Siempre nos quedará París

El “siempre nos quedará París” de Casablanca retorna de vez en cuando. Por ejemplo, cuando los franceses dijeron no a la Constitución europea o en el último mes cuando los estudiantes y los sindicatos derrotaron al primer ministro, Villepin, y le hicieron retirar el contrato de primer empleo. En estos casos, los que militamos en el escepticismo sentimos el deseo de gritar “siempre nos quedará Francia”. Y es que parece que sólo en Francia la sociedad está viva y que sólo los franceses son capaces de oponerse a la ola de liberalismo económico que nos invade. Con razón, el Gobierno del vecino país repetía con insistencia, para justificarse, que España cuenta desde hace tiempo con contratos bastante peores que el que ellos intentaban implantar.

España se sitúa a la cabeza de Europa en materia de contratos basura y en el porcentaje de temporalidad, sin que ello cause la menor rebeldía. Nos hemos acostumbrado a este tipo de relaciones laborales y las aceptamos como si hubiesen estado en vigor siempre o, mejor, como si fuesen las únicas posibles; cuestión de necesidad. Todo lo más, su pretendida reforma sirve de eslogan a un primero de mayo, y así hasta el primero de mayo siguiente.
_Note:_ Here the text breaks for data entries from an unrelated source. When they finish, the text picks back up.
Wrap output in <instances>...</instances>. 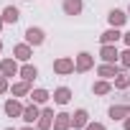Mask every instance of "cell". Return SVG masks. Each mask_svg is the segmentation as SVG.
<instances>
[{
    "label": "cell",
    "mask_w": 130,
    "mask_h": 130,
    "mask_svg": "<svg viewBox=\"0 0 130 130\" xmlns=\"http://www.w3.org/2000/svg\"><path fill=\"white\" fill-rule=\"evenodd\" d=\"M117 48L112 46V43H102V59H105V64H115L117 61Z\"/></svg>",
    "instance_id": "obj_1"
},
{
    "label": "cell",
    "mask_w": 130,
    "mask_h": 130,
    "mask_svg": "<svg viewBox=\"0 0 130 130\" xmlns=\"http://www.w3.org/2000/svg\"><path fill=\"white\" fill-rule=\"evenodd\" d=\"M54 72H56V74H69V72H74V61H72V59H59V61L54 64Z\"/></svg>",
    "instance_id": "obj_2"
},
{
    "label": "cell",
    "mask_w": 130,
    "mask_h": 130,
    "mask_svg": "<svg viewBox=\"0 0 130 130\" xmlns=\"http://www.w3.org/2000/svg\"><path fill=\"white\" fill-rule=\"evenodd\" d=\"M69 125H72V115H67V112H61V115H56V122H54V130H69Z\"/></svg>",
    "instance_id": "obj_3"
},
{
    "label": "cell",
    "mask_w": 130,
    "mask_h": 130,
    "mask_svg": "<svg viewBox=\"0 0 130 130\" xmlns=\"http://www.w3.org/2000/svg\"><path fill=\"white\" fill-rule=\"evenodd\" d=\"M26 38H28V43L38 46V43L43 41V31H41V28H28V31H26Z\"/></svg>",
    "instance_id": "obj_4"
},
{
    "label": "cell",
    "mask_w": 130,
    "mask_h": 130,
    "mask_svg": "<svg viewBox=\"0 0 130 130\" xmlns=\"http://www.w3.org/2000/svg\"><path fill=\"white\" fill-rule=\"evenodd\" d=\"M5 112H8L10 117H18V115H23V107H21V102L8 100V102H5Z\"/></svg>",
    "instance_id": "obj_5"
},
{
    "label": "cell",
    "mask_w": 130,
    "mask_h": 130,
    "mask_svg": "<svg viewBox=\"0 0 130 130\" xmlns=\"http://www.w3.org/2000/svg\"><path fill=\"white\" fill-rule=\"evenodd\" d=\"M64 10H67L69 15H77L82 10V0H64Z\"/></svg>",
    "instance_id": "obj_6"
},
{
    "label": "cell",
    "mask_w": 130,
    "mask_h": 130,
    "mask_svg": "<svg viewBox=\"0 0 130 130\" xmlns=\"http://www.w3.org/2000/svg\"><path fill=\"white\" fill-rule=\"evenodd\" d=\"M51 117H54V112L51 110H43L41 117H38V130H48L51 127Z\"/></svg>",
    "instance_id": "obj_7"
},
{
    "label": "cell",
    "mask_w": 130,
    "mask_h": 130,
    "mask_svg": "<svg viewBox=\"0 0 130 130\" xmlns=\"http://www.w3.org/2000/svg\"><path fill=\"white\" fill-rule=\"evenodd\" d=\"M127 115H130V107L127 105H117V107L110 110V117L112 120H120V117H127Z\"/></svg>",
    "instance_id": "obj_8"
},
{
    "label": "cell",
    "mask_w": 130,
    "mask_h": 130,
    "mask_svg": "<svg viewBox=\"0 0 130 130\" xmlns=\"http://www.w3.org/2000/svg\"><path fill=\"white\" fill-rule=\"evenodd\" d=\"M0 72H3L5 77H13V74L18 72V67H15V61H13V59H5L3 64H0Z\"/></svg>",
    "instance_id": "obj_9"
},
{
    "label": "cell",
    "mask_w": 130,
    "mask_h": 130,
    "mask_svg": "<svg viewBox=\"0 0 130 130\" xmlns=\"http://www.w3.org/2000/svg\"><path fill=\"white\" fill-rule=\"evenodd\" d=\"M69 97H72V92H69L67 87H59V89L54 92V100H56L59 105H67V102H69Z\"/></svg>",
    "instance_id": "obj_10"
},
{
    "label": "cell",
    "mask_w": 130,
    "mask_h": 130,
    "mask_svg": "<svg viewBox=\"0 0 130 130\" xmlns=\"http://www.w3.org/2000/svg\"><path fill=\"white\" fill-rule=\"evenodd\" d=\"M38 117H41V112H38L36 105H31V107L23 110V120H26V122H33V120H38Z\"/></svg>",
    "instance_id": "obj_11"
},
{
    "label": "cell",
    "mask_w": 130,
    "mask_h": 130,
    "mask_svg": "<svg viewBox=\"0 0 130 130\" xmlns=\"http://www.w3.org/2000/svg\"><path fill=\"white\" fill-rule=\"evenodd\" d=\"M89 67H92V56H89V54H79V59H77V69H79V72H87Z\"/></svg>",
    "instance_id": "obj_12"
},
{
    "label": "cell",
    "mask_w": 130,
    "mask_h": 130,
    "mask_svg": "<svg viewBox=\"0 0 130 130\" xmlns=\"http://www.w3.org/2000/svg\"><path fill=\"white\" fill-rule=\"evenodd\" d=\"M100 77H105V79L117 77V67H115V64H102V67H100Z\"/></svg>",
    "instance_id": "obj_13"
},
{
    "label": "cell",
    "mask_w": 130,
    "mask_h": 130,
    "mask_svg": "<svg viewBox=\"0 0 130 130\" xmlns=\"http://www.w3.org/2000/svg\"><path fill=\"white\" fill-rule=\"evenodd\" d=\"M107 18H110V23H112V26L117 28V26H122V23H125V18H127V15H125L122 10H112V13H110Z\"/></svg>",
    "instance_id": "obj_14"
},
{
    "label": "cell",
    "mask_w": 130,
    "mask_h": 130,
    "mask_svg": "<svg viewBox=\"0 0 130 130\" xmlns=\"http://www.w3.org/2000/svg\"><path fill=\"white\" fill-rule=\"evenodd\" d=\"M15 56H18L21 61H28V59H31V46H28V43H21V46H15Z\"/></svg>",
    "instance_id": "obj_15"
},
{
    "label": "cell",
    "mask_w": 130,
    "mask_h": 130,
    "mask_svg": "<svg viewBox=\"0 0 130 130\" xmlns=\"http://www.w3.org/2000/svg\"><path fill=\"white\" fill-rule=\"evenodd\" d=\"M3 21H5V23H15V21H18V10H15L13 5H8V8L3 10Z\"/></svg>",
    "instance_id": "obj_16"
},
{
    "label": "cell",
    "mask_w": 130,
    "mask_h": 130,
    "mask_svg": "<svg viewBox=\"0 0 130 130\" xmlns=\"http://www.w3.org/2000/svg\"><path fill=\"white\" fill-rule=\"evenodd\" d=\"M117 38H120V31H117V28H110V31L102 33V43H115Z\"/></svg>",
    "instance_id": "obj_17"
},
{
    "label": "cell",
    "mask_w": 130,
    "mask_h": 130,
    "mask_svg": "<svg viewBox=\"0 0 130 130\" xmlns=\"http://www.w3.org/2000/svg\"><path fill=\"white\" fill-rule=\"evenodd\" d=\"M72 122H74V127H84V125H87V112H84V110H79V112L72 117Z\"/></svg>",
    "instance_id": "obj_18"
},
{
    "label": "cell",
    "mask_w": 130,
    "mask_h": 130,
    "mask_svg": "<svg viewBox=\"0 0 130 130\" xmlns=\"http://www.w3.org/2000/svg\"><path fill=\"white\" fill-rule=\"evenodd\" d=\"M21 77H23L26 82H31V79L36 77V67H31V64H28V67H23V69H21Z\"/></svg>",
    "instance_id": "obj_19"
},
{
    "label": "cell",
    "mask_w": 130,
    "mask_h": 130,
    "mask_svg": "<svg viewBox=\"0 0 130 130\" xmlns=\"http://www.w3.org/2000/svg\"><path fill=\"white\" fill-rule=\"evenodd\" d=\"M115 87H117V89H127V87H130V77H127V74H120V77L115 79Z\"/></svg>",
    "instance_id": "obj_20"
},
{
    "label": "cell",
    "mask_w": 130,
    "mask_h": 130,
    "mask_svg": "<svg viewBox=\"0 0 130 130\" xmlns=\"http://www.w3.org/2000/svg\"><path fill=\"white\" fill-rule=\"evenodd\" d=\"M31 97H33V102H46V100H48V92H46V89H36Z\"/></svg>",
    "instance_id": "obj_21"
},
{
    "label": "cell",
    "mask_w": 130,
    "mask_h": 130,
    "mask_svg": "<svg viewBox=\"0 0 130 130\" xmlns=\"http://www.w3.org/2000/svg\"><path fill=\"white\" fill-rule=\"evenodd\" d=\"M26 92H28V82H26V79L18 82V84L13 87V94H26Z\"/></svg>",
    "instance_id": "obj_22"
},
{
    "label": "cell",
    "mask_w": 130,
    "mask_h": 130,
    "mask_svg": "<svg viewBox=\"0 0 130 130\" xmlns=\"http://www.w3.org/2000/svg\"><path fill=\"white\" fill-rule=\"evenodd\" d=\"M94 92H97V94H107V92H110V84H107V82H97V84H94Z\"/></svg>",
    "instance_id": "obj_23"
},
{
    "label": "cell",
    "mask_w": 130,
    "mask_h": 130,
    "mask_svg": "<svg viewBox=\"0 0 130 130\" xmlns=\"http://www.w3.org/2000/svg\"><path fill=\"white\" fill-rule=\"evenodd\" d=\"M87 130H105V125H100V122H87Z\"/></svg>",
    "instance_id": "obj_24"
},
{
    "label": "cell",
    "mask_w": 130,
    "mask_h": 130,
    "mask_svg": "<svg viewBox=\"0 0 130 130\" xmlns=\"http://www.w3.org/2000/svg\"><path fill=\"white\" fill-rule=\"evenodd\" d=\"M8 89V82H5V74H0V94Z\"/></svg>",
    "instance_id": "obj_25"
},
{
    "label": "cell",
    "mask_w": 130,
    "mask_h": 130,
    "mask_svg": "<svg viewBox=\"0 0 130 130\" xmlns=\"http://www.w3.org/2000/svg\"><path fill=\"white\" fill-rule=\"evenodd\" d=\"M120 56H122V64H125V67H130V48H127L125 54H120Z\"/></svg>",
    "instance_id": "obj_26"
},
{
    "label": "cell",
    "mask_w": 130,
    "mask_h": 130,
    "mask_svg": "<svg viewBox=\"0 0 130 130\" xmlns=\"http://www.w3.org/2000/svg\"><path fill=\"white\" fill-rule=\"evenodd\" d=\"M125 130H130V115H127V120H125Z\"/></svg>",
    "instance_id": "obj_27"
},
{
    "label": "cell",
    "mask_w": 130,
    "mask_h": 130,
    "mask_svg": "<svg viewBox=\"0 0 130 130\" xmlns=\"http://www.w3.org/2000/svg\"><path fill=\"white\" fill-rule=\"evenodd\" d=\"M125 41H127V46H130V33H125Z\"/></svg>",
    "instance_id": "obj_28"
},
{
    "label": "cell",
    "mask_w": 130,
    "mask_h": 130,
    "mask_svg": "<svg viewBox=\"0 0 130 130\" xmlns=\"http://www.w3.org/2000/svg\"><path fill=\"white\" fill-rule=\"evenodd\" d=\"M0 28H3V18H0Z\"/></svg>",
    "instance_id": "obj_29"
},
{
    "label": "cell",
    "mask_w": 130,
    "mask_h": 130,
    "mask_svg": "<svg viewBox=\"0 0 130 130\" xmlns=\"http://www.w3.org/2000/svg\"><path fill=\"white\" fill-rule=\"evenodd\" d=\"M23 130H33V127H23Z\"/></svg>",
    "instance_id": "obj_30"
},
{
    "label": "cell",
    "mask_w": 130,
    "mask_h": 130,
    "mask_svg": "<svg viewBox=\"0 0 130 130\" xmlns=\"http://www.w3.org/2000/svg\"><path fill=\"white\" fill-rule=\"evenodd\" d=\"M0 48H3V43H0Z\"/></svg>",
    "instance_id": "obj_31"
},
{
    "label": "cell",
    "mask_w": 130,
    "mask_h": 130,
    "mask_svg": "<svg viewBox=\"0 0 130 130\" xmlns=\"http://www.w3.org/2000/svg\"><path fill=\"white\" fill-rule=\"evenodd\" d=\"M8 130H13V127H8Z\"/></svg>",
    "instance_id": "obj_32"
}]
</instances>
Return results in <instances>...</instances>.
Vemos tan natural la temporalidad que nos parece una aberración que haya puestos de trabajo estables. En lugar de luchar para desterrar la temporalidad de los empleos privados, consideramos injusto que no se extienda al sector público. La distorsión llega al extremo de que el ministro de un Gobierno socialista presente en rueda de prensa como gran triunfo que en el futuro los funcionarios puedan perder su puesto de trabajo si se juzga que su rendimiento es deficiente. ¿Quién lo juzgará? Porque, justamente ahí radica el problema. La inamovilidad no es un privilegio de los empleados públicos, sino una garantía para la totalidad de los ciudadanos de la imparcialidad de la Administración.
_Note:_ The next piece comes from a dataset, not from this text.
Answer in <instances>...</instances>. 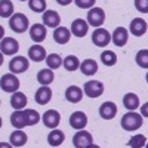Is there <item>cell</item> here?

Una Administración profesionalizada y estable es un contrapeso al poder y un obstáculo para que éste se ejerza de forma arbitraria y partidista. ¿Podemos imaginar lo que ocurriría, por ejemplo, si los inspectores fiscales estuvieran sometidos a la amenaza de perder sus puestos de trabajo a voluntad del político de turno? ¿Quién impediría que éste manejase la Administración tributaria para sus fines partidistas y como arma frente a sus enemigos ideológicos? Por otra parte, se transmite una imagen errónea del estatuto actual del funcionario. Ahora no hay nada que impida que un empleado público que incumpla sus obligaciones o cometa falta grave pierda su puesto de trabajo. Pero eso sí, mediante un expediente disciplinario, es decir, mediante un proceso objetivo y reglado, en el que no sea posible la arbitrariedad. Precisamente ésta es la diferencia entre la Administración de un Estado bananero y la función pública de un Estado democrático. En este último la Administración actúa mediante procedimientos reglados con normas claras y precisas y en ella la discrecionalidad se ha minimizado, dejándola reducida exclusivamente al ámbito de las decisiones políticas.

Es esta concepción de la Administración la que choca también con los planes del señor ministro de alterar los mecanismos de acceso a la función pública. Fue un destacado administrativista el que afirmó que las oposiciones constituyeron el único elemento democrático del franquismo. No dudo que las oposiciones necesiten reformas y que haya que perfeccionar sus procedimientos, pero eso no significa sustituirlas por entrevistas o meros análisis del curriculum vitae, sistemas todos ellos dotados de gran subjetividad, discrecionalidad, incluso de arbitrariedad, y que las preferencias del poder en todas sus formas puedan decidir a quién se admite y a quién no, al margen del mérito y la capacidad.

A diferencia de Francia, nos hemos quedado sin sector público, privatizando todo lo que se podía privatizar. Eso sí, después nos quejamos de que los extranjeros se apoderan de nuestras empresas estratégicas. Al poco sector público que resta se le pretende asimilar al sector privado: nuevos procedimientos de gestión, se afirma, pero que en realidad se reduce a introducir el mismo caos darwinista, eliminar todo control, y poder actuar en la Administración a capricho y con el mismo desparpajo que los gestores  privados.

Un año más los sindicatos celebrarán la liturgia del primero de mayo; en esta ocasión bajo el eslogan de reducir la temporalidad. La reivindicación será tan revolucionaria que incluso es posible que los miembros de este Gobierno tan progresista vayan a la manifestación. Pero no hay que abatirse, en todo caso, siempre nos quedará Francia, siempre nos quedará París.